The source of the problem is in separator $1," ",$2.

From documentation:

Multidimensional arrays are supported in awk through concatenation of indices into one string. awk converts the indices into strings (see Conversion) and concatenates them together, with a separator between them. This creates a single string that describes the values of the separate indices. The combined string is used as a single index into an ordinary, one-dimensional array. The separator used is the value of the built-in variable SUBSEP


SUBSEP
The subscript separator. It has the default value of "\034" and is used to separate the parts of the indices of a multidimensional array. Thus, the expression ‘foo["A", "B"]’ really accesses foo["A\034B"]


Standard awk simulates multidimensional arrays by separating subscript values with commas.
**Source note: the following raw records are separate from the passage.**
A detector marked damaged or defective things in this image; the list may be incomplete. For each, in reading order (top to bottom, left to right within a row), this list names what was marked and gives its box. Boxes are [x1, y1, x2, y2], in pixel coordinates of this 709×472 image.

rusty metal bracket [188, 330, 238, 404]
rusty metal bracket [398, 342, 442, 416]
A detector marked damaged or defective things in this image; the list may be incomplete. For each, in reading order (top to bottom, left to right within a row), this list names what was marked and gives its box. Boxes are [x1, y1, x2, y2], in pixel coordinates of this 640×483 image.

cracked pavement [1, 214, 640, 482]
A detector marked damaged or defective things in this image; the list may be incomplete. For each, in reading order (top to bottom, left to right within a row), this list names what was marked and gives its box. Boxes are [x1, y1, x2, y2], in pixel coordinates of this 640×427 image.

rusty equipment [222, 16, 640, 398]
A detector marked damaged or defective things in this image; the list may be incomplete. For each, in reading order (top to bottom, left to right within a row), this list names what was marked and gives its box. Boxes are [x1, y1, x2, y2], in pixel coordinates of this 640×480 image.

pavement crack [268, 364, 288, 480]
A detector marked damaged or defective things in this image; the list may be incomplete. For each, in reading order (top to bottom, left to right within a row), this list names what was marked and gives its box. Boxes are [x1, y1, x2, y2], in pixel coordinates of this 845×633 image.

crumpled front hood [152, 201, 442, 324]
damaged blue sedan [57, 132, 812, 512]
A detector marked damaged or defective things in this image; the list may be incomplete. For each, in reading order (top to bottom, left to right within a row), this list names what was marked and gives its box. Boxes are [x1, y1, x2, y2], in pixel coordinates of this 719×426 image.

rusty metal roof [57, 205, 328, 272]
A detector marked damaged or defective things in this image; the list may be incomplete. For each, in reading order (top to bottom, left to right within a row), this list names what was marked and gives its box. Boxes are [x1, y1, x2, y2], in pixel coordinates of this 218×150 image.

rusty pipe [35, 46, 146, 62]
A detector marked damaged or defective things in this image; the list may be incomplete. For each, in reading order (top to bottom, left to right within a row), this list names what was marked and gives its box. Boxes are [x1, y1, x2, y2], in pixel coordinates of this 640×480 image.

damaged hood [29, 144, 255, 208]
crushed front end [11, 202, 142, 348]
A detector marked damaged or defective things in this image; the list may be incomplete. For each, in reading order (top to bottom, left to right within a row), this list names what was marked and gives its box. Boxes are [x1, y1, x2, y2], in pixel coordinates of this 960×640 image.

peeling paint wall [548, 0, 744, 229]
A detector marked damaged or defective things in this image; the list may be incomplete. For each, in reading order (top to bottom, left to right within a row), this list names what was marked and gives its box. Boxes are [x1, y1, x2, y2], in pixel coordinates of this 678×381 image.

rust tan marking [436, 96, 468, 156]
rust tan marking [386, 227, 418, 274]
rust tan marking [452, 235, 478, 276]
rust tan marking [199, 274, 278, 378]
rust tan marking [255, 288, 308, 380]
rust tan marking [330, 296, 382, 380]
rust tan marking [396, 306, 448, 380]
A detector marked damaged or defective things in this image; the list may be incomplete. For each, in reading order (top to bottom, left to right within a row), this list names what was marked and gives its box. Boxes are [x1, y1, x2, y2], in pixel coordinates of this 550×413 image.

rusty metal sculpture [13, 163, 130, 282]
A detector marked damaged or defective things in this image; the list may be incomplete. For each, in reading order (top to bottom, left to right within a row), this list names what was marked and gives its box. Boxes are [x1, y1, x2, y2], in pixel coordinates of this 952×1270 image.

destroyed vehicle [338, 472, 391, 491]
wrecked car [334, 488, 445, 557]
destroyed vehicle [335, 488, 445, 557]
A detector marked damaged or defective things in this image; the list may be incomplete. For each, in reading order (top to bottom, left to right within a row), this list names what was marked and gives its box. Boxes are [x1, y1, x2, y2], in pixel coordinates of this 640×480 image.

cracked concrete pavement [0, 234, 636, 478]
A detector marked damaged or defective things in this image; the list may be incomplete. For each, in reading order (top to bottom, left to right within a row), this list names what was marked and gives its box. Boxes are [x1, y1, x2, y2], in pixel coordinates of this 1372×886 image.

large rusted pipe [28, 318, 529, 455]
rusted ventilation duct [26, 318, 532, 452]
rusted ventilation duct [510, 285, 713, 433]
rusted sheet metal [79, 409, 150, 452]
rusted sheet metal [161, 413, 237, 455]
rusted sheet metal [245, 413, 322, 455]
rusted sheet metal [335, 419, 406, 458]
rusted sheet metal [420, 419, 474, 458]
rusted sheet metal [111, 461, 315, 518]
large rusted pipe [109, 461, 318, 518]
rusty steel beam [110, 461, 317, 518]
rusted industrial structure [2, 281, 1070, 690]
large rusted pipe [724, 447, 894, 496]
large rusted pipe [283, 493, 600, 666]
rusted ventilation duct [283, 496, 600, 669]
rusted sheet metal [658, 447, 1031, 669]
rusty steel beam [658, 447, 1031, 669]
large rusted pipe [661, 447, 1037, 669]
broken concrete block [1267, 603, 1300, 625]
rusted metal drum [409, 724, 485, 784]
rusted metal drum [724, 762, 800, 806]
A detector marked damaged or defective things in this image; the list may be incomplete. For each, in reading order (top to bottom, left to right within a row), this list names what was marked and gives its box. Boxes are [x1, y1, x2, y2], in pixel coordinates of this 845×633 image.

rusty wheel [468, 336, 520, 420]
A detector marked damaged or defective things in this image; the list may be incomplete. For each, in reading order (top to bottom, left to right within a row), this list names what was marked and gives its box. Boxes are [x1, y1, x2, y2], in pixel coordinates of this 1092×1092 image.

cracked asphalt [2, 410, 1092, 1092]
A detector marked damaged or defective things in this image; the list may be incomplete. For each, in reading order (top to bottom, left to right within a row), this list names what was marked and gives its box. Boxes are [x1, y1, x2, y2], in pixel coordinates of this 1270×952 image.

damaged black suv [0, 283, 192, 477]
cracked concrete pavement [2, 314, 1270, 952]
The values are concatenated into a single string, separated by the value of SUBSEP.
The fact that such a subscript was created in this way is not retained; thus, changing SUBSEP may have unexpected consequences.

1

For the second part of:

What does this ^\ ^\ mean and how can I get rid of it?

Some other answer has already explained that the comma (,) in [$1," ",$2] becomes the SUBSEP. Thta is the character \034 (in octal) or 0x1C (in hex).

That character could also be written in control encoding as ^\.
That is the reason to have the two ^\ in the output.

The solution is to take back (from the awk program) the control of how the indices of the array are created. The most simple solution is to concatenate the two fields ($1 and $2) together, however, that will make equal this two array keys (in no particular language):

$1=abc  $2=def     $1$2 is abcdef
$1=a    $2=bcdef   $1$2 is abcdef

The solution is to use a character that does not appear in the values of $1 or $2. Space may seem like a candidate, but the FS (field separator) is a more general solution which also could separate the fields when printed. Thus, this script works for any FS:

#!/bin/bash

# Merge two cross section files from Resummino

file1=filein1
file2=filein2
fileout=fileout


awk 'BEGIN{OFS=FS} {
          point = $1 FS $2
          xs_nlo[ point ] += $4
          xs_lo [ point ] += $3
     }
     END {
         for (xs in xs_nlo){
             print(xs, xs_lo[xs], xs_nlo[xs])
         }
     }
    ' "${file1}" "${file2}"
  • Thanks, very informative. Too late to mark it as accepted answer. ;-) – pfnuesel Jun 29 '17 at 20:15
0

Replacing xs_nlo[$1," ",$2] with xs_nlo[$1" "$2] fixed it.